SOURCE MATERIAL —
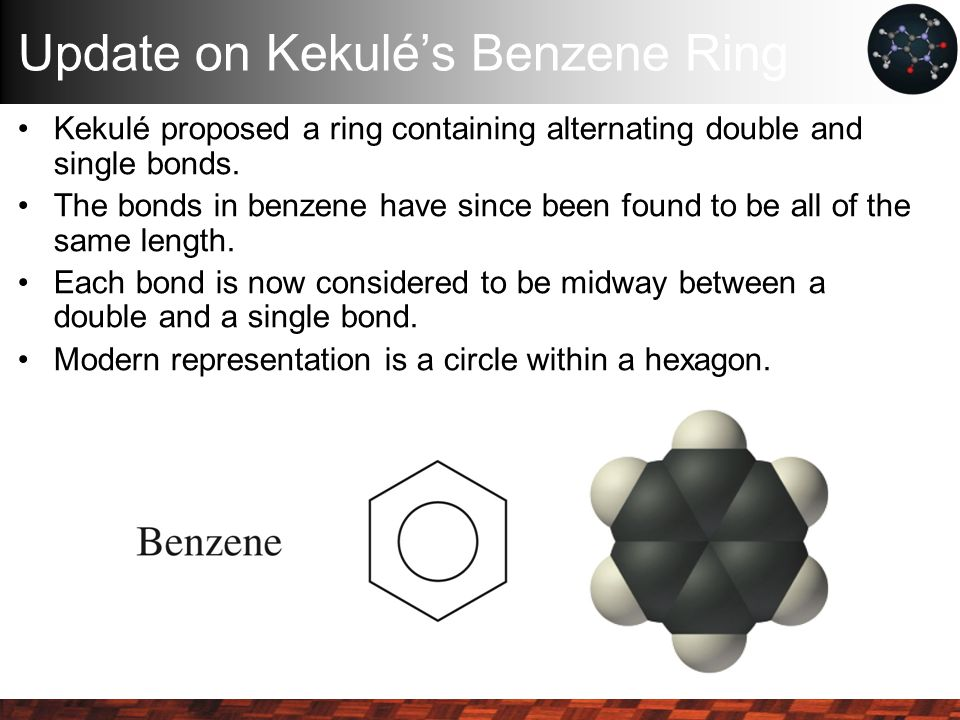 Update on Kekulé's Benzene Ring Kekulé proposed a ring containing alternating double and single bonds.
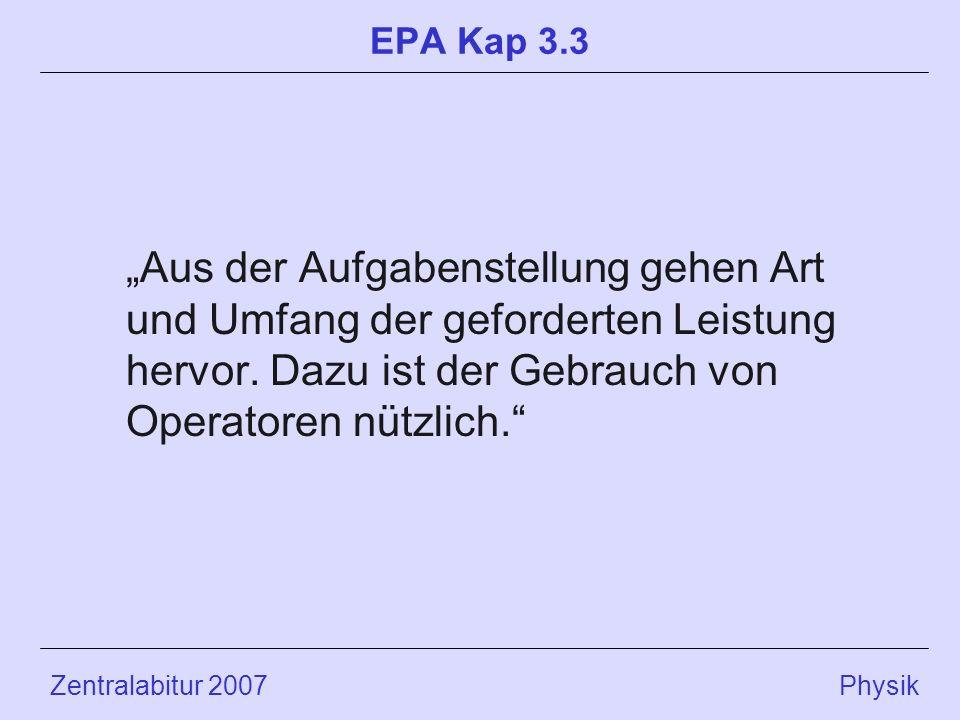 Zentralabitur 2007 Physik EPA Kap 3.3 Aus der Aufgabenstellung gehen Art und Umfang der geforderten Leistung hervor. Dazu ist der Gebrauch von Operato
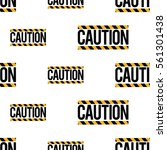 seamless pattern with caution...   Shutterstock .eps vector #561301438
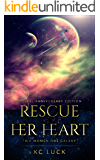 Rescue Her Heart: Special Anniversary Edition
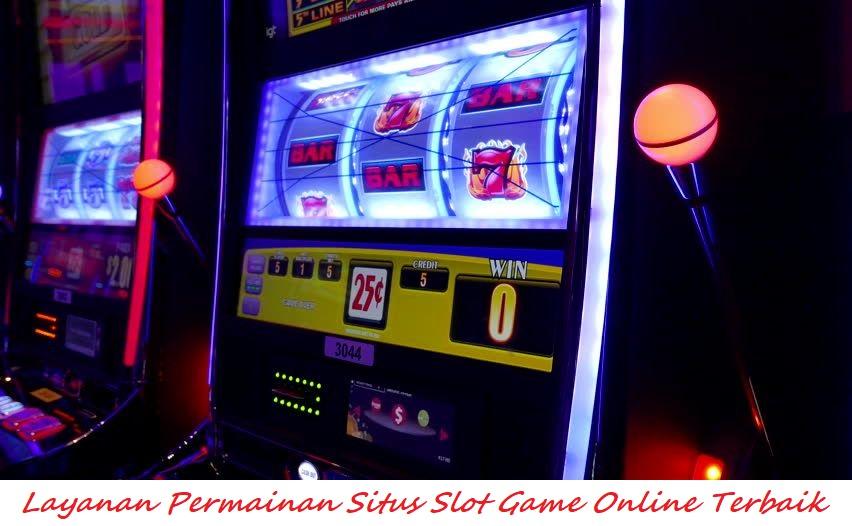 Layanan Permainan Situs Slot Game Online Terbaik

GOAL OF THE EXERCISE —
Without the pictures, give every line of the data again, exactly as written.

WRITTEN REPLY —
 Update on Kekulé's Benzene Ring Kekulé proposed a ring containing alternating double and single bonds.
 Zentralabitur 2007 Physik EPA Kap 3.3 Aus der Aufgabenstellung gehen Art und Umfang der geforderten Leistung hervor. Dazu ist der Gebrauch von Operato
 seamless pattern with caution...   Shutterstock .eps vector #561301438
 Rescue Her Heart: Special Anniversary Edition
 Layanan Permainan Situs Slot Game Online Terbaik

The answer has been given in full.